— Problem statement —
Reproduce verbatim the final portion of the material below, from the line containing "From the objects" through its last line, and nothing else.

[Rows from a spatial reasoning dataset]

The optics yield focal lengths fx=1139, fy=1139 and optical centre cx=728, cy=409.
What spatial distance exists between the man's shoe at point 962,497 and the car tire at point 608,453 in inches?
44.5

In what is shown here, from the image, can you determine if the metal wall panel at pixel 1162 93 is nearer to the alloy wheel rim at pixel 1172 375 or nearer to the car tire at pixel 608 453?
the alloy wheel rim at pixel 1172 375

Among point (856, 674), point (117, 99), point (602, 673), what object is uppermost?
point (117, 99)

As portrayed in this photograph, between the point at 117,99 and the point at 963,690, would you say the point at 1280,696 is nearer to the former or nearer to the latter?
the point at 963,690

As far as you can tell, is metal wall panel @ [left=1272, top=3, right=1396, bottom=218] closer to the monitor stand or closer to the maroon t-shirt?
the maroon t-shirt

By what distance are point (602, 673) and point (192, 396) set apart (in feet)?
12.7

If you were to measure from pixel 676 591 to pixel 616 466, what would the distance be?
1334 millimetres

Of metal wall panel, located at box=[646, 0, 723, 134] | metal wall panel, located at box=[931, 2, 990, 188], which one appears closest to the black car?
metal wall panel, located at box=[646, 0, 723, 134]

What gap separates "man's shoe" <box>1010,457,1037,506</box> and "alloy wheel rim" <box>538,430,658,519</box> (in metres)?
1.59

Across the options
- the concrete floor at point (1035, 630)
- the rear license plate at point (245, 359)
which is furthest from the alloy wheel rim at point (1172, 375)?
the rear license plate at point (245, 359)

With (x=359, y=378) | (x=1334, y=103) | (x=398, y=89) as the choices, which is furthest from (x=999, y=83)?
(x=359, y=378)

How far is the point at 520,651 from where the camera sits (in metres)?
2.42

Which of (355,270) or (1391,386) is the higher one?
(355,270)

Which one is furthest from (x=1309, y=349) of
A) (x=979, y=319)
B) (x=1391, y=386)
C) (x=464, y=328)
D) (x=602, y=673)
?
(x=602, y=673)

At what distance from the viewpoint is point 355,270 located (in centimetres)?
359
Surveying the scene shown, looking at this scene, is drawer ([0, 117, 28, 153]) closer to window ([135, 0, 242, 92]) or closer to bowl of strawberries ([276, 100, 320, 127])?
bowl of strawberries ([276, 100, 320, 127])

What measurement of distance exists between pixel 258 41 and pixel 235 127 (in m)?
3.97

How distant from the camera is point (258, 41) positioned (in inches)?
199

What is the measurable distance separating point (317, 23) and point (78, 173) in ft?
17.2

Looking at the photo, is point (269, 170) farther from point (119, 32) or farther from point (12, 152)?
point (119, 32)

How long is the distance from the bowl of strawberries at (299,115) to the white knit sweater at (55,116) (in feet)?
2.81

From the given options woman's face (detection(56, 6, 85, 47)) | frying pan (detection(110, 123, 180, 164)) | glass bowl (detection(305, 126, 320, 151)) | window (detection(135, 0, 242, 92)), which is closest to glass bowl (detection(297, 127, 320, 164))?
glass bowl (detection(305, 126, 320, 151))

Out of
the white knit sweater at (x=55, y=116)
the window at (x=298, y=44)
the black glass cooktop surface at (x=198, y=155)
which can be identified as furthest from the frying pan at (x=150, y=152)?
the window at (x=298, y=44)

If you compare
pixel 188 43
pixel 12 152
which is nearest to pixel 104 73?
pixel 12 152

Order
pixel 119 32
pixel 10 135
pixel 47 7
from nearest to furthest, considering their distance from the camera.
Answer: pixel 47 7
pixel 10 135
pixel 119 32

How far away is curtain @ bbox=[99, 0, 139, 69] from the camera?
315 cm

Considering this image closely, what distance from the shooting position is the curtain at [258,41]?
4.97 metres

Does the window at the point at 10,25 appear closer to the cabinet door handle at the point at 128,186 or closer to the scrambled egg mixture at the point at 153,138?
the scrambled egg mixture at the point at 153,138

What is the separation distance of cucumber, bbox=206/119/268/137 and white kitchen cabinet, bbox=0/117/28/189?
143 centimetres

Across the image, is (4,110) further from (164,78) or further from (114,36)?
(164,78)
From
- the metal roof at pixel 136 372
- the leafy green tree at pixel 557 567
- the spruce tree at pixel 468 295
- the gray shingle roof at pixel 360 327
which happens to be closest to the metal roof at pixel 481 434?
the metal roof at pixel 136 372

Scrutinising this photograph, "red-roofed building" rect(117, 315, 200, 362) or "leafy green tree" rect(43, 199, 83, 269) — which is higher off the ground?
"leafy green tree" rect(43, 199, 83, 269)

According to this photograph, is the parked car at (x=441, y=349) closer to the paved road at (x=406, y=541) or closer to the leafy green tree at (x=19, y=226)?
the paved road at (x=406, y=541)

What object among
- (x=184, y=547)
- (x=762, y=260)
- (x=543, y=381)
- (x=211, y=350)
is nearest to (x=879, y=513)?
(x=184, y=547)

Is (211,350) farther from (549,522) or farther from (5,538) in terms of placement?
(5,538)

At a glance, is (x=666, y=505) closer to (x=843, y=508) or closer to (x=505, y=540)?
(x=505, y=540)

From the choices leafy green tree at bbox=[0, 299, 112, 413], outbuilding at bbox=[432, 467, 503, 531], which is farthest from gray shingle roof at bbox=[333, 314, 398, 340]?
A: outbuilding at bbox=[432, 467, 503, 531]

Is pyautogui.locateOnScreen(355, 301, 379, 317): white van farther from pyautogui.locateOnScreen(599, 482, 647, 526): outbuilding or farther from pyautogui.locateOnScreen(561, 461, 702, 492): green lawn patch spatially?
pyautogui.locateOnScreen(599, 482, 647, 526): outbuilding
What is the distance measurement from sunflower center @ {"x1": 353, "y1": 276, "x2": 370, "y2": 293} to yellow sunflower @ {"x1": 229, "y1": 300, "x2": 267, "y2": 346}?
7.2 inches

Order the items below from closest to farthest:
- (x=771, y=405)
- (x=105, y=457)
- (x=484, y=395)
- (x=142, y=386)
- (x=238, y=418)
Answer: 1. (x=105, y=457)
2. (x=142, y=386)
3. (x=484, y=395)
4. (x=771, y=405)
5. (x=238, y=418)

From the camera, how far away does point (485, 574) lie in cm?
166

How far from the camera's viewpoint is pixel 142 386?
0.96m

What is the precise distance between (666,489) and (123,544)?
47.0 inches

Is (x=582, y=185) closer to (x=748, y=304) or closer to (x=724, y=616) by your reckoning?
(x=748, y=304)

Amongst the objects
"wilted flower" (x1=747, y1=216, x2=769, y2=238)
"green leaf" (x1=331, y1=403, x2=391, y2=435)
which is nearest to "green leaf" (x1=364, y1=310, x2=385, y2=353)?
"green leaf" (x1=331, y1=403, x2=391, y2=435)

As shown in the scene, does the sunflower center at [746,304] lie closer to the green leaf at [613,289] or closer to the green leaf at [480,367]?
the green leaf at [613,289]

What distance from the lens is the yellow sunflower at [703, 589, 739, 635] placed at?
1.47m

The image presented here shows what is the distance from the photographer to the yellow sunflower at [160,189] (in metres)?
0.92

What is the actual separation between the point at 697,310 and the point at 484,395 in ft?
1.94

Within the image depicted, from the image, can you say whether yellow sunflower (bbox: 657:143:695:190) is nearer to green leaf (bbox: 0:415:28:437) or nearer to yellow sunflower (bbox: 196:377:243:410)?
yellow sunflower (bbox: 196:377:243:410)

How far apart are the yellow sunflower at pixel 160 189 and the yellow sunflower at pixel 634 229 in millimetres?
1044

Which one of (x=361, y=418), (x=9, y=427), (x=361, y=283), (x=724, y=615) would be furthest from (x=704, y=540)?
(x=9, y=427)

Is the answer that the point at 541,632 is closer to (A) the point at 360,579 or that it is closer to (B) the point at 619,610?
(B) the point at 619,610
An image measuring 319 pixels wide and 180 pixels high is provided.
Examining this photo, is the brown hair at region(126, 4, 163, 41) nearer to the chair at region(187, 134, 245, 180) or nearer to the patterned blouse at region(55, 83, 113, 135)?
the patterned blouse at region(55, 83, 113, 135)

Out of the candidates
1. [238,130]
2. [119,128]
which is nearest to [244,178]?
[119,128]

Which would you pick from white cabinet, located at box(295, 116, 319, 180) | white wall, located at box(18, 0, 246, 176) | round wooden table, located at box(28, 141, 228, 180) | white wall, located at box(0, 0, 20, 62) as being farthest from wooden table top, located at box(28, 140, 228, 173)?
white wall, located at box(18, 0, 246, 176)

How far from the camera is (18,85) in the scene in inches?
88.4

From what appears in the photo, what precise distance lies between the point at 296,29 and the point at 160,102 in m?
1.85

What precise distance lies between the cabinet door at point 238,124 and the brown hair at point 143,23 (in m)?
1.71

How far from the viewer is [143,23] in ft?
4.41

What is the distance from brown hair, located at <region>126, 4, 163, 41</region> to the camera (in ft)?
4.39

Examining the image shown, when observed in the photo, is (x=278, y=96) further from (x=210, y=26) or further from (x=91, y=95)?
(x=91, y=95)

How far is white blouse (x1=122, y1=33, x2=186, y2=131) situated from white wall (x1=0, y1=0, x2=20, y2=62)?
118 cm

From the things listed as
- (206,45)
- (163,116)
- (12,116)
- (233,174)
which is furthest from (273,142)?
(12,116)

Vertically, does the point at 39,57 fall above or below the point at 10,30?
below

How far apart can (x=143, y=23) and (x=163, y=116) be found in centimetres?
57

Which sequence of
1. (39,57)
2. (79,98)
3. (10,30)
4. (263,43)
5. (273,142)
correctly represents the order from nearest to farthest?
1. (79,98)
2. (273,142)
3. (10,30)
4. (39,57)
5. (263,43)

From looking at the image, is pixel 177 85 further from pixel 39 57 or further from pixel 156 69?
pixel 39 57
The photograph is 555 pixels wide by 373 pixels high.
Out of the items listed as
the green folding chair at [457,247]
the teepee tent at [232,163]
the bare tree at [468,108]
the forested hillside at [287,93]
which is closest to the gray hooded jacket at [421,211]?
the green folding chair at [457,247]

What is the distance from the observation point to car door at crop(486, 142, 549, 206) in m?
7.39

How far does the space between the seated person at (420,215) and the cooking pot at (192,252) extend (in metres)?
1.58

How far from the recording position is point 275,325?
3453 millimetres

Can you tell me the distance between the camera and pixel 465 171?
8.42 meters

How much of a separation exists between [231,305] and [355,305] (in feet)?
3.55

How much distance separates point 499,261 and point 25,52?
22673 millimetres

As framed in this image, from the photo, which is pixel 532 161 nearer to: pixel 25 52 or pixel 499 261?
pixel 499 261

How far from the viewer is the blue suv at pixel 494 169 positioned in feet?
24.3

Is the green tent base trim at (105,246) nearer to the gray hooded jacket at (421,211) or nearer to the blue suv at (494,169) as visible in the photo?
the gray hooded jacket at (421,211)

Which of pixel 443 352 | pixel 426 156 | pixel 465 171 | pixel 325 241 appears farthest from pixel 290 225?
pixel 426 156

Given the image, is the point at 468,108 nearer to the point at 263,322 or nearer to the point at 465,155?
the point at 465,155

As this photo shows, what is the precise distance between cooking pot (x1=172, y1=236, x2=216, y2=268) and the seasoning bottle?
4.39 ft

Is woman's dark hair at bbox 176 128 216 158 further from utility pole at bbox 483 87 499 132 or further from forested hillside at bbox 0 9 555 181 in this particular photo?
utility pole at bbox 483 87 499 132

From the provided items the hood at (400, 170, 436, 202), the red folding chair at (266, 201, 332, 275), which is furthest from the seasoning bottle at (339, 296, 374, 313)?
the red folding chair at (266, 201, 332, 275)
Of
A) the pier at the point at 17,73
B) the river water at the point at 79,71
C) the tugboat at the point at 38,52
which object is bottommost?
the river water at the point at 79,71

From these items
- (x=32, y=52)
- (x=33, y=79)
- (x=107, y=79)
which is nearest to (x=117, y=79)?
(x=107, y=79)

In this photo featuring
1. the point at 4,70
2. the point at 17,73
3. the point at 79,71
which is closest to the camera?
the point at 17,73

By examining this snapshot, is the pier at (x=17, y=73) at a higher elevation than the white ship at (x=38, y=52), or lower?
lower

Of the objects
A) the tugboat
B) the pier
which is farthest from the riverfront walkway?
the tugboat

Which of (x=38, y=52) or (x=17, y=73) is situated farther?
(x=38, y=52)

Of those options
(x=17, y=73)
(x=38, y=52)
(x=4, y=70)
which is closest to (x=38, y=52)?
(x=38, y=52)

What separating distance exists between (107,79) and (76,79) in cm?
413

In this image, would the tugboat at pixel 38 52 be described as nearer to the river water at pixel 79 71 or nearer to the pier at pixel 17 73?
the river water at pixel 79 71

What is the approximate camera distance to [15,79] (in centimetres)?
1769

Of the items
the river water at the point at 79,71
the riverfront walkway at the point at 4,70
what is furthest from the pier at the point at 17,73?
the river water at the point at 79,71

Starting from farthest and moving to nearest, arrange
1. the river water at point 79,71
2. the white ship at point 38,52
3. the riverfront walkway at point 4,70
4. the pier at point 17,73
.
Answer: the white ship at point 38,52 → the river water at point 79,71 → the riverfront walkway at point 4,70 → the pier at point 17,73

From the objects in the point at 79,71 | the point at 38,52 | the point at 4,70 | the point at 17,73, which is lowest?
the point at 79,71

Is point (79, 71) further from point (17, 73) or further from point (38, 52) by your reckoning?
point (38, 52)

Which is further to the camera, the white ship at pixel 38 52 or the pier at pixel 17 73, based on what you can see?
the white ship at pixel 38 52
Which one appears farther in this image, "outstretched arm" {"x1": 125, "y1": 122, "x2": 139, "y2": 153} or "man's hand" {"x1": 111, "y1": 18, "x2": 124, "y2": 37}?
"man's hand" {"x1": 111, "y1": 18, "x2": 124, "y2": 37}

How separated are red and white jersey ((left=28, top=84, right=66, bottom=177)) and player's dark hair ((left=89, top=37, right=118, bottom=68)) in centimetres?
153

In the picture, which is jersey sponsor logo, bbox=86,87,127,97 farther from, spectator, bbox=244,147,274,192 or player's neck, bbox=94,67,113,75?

— Expected output —
From the objects in the point at 79,71 | the point at 38,52 | the point at 4,70 | the point at 17,73, which is lowest?
the point at 79,71

Is point (79, 71) further from point (17, 73) or further from point (38, 52) by your reckoning?
point (38, 52)

Which is further to the camera, the white ship at pixel 38 52 or the pier at pixel 17 73, based on what you can see?
the white ship at pixel 38 52
Which one appears farther in this image, "outstretched arm" {"x1": 125, "y1": 122, "x2": 139, "y2": 153} or "man's hand" {"x1": 111, "y1": 18, "x2": 124, "y2": 37}?
"man's hand" {"x1": 111, "y1": 18, "x2": 124, "y2": 37}

How separated are red and white jersey ((left=28, top=84, right=66, bottom=177)) and player's dark hair ((left=89, top=37, right=118, bottom=68)) in centimetres?
153

In the picture, which is jersey sponsor logo, bbox=86,87,127,97 farther from, spectator, bbox=244,147,274,192 or player's neck, bbox=94,67,113,75?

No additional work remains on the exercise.